A and B, hypertonic sucrose stimulation of synaptobrevin-2-deficient (Syb2^−/−) and wild-type littermates (WT) neurones after MCD treatment. A, sample traces. B, summary graphs of the charge transfer during the first 10 s of the 30 s sucrose stimulation depicts an 80% decrease in WT neurones treated in 20 mm K⁺ with MCD, and an 80% lower response of Syb2^−/− neurones compared with WT. However the sucrose responses of Syb2^−/− cultures treated in 20 mm K⁺ with MCD were not significantly different from the responses from non-treated Syb2^−/− cultures. Horizontal bar represents the presence of hypertonic sucrose; 1 culture, WT, n = 8; WT MCD, n = 4; Syb2^−/−, n = 7; Syb2^−/− MCD, n = 5. C–E, mEPSCs in Syb2^−/− and WT after MCD treatment. C, sample traces. D, summary graphs show a 2-fold and 14-fold increase after treatment in 20 mm K⁺ with MCD in the frequency of mEPSCs in WT and Syb2^−/− neurones, respectively, compared with untreated neurones. Note: the mEPSC frequency in Syb2^−/− neurones is 95% less than WT, and the frequency of Syb2^−/− neurones after MCD treatment is still 71% less than non-treated WT neurones. E, the distributions of mEPSCs amplitudes did not reveal significant differences under all conditions using K-S test (P > 0.0001). 1 culture; WT, n = 7; WT MCD, n = 5; Syb2^−/−, n = 7; Syb2^−/− MCD, n = 4. Error bars represent the s.e.m.*P < 0.05, **P < 0.005, ***P << 0.001.

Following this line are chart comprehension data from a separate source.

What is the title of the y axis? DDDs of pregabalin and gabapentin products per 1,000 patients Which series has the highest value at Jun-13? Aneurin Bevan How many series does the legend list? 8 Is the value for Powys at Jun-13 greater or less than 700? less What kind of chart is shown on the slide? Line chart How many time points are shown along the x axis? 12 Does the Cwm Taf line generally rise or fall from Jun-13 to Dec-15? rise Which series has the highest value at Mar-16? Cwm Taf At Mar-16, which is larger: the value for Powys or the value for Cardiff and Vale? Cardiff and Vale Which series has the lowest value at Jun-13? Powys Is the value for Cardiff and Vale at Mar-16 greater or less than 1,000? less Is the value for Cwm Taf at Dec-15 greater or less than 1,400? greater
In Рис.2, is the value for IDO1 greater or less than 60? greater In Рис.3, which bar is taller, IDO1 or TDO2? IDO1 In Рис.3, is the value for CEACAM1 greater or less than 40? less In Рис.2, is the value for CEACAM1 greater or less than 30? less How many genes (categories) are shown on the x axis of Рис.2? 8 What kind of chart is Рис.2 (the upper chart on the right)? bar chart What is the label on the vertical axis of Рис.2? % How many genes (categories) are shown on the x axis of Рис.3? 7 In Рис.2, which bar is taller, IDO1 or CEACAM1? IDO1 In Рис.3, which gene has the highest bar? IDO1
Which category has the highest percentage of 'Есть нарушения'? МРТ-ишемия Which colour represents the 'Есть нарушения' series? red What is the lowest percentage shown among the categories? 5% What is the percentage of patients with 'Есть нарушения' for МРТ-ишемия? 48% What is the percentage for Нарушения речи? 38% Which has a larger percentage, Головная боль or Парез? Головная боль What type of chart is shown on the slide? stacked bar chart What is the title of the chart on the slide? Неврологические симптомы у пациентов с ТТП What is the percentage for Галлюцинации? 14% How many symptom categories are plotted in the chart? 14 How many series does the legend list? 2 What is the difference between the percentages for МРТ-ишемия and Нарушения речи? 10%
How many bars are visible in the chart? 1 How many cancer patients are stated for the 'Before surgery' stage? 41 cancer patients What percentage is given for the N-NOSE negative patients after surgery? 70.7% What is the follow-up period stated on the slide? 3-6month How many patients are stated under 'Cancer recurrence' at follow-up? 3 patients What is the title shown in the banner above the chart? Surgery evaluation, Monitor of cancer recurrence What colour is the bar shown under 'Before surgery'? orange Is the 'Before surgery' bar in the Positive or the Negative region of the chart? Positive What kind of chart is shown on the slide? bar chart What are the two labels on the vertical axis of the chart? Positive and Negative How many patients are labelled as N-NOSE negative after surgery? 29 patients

A–G, electrophysiological recordings from NPC1-deficient (NPC1) and wild-type littermate (WT) hippocampal cultures. A and B, hypertonic sucrose stimulation. A, sample traces. B, summary graph showing an 80% decrease in the average charge transfer during the first 10 s of the 30 s sucrose response in NPC1 neurones compared with WT neurones. The incubation of NPC1 neurones with MCD: cholesterol complexes resulted in an increased response to hypertonic sucrose that was not significantly different from WT neurones. Horizontal bar represents the presence of hypertonic sucrose; 4 cultures; WT, n = 10; NPC1, n = 9; NPC1 + cholesterol, n = 5. C and D, field stimulation evoked responses. C, sample traces. D, summary graph depicting a 65% decrease in the average evoked EPSC amplitude for NPC1 neurones compared with WT neurones. The addition of cholesterol to NPC1 neurones rescued the reduced EPSCs to values not significantly different from WT cultures. Arrow represents timing of the stimulation; 4 cultures; WT, n = 4; NPC1, n = 4; NPC1 + cholesterol, n = 4. E–G, mEPSCs from NPC1 and WT cells. E, sample traces. F, summary graph shows a 2.5-fold increase in the frequency of mEPSCs for NPC1 neurones compared with WT neurones. The increased frequency in NPC1 neurones was reduced to the WT frequency levels after incubation with MCD: cholesterol complexes. G, the distributions of mEPSC amplitudes were not different under all conditions as determined by the K-S test (P > 0.0001). 4 cultures; WT, n = 16; NPC1, n = 17; NPC1 + cholesterol, n = 9. H–J, electrophysiological recordings from NPC1 and WT hippocampal slices. H, sample mEPSC traces. I, summary graph of the frequency of mEPSCs showing a 3.4-fold increase in the frequency of mEPSCs in the NPC1 neurones. J, the distributions of mEPSC amplitudes were not different as determined by the K-S test (P > 0.0001). WT, n = 6; NPC1, n = 5. Error bars represent the s.e.m.*P < 0.05, **P < 0.01, ***P < 0.005.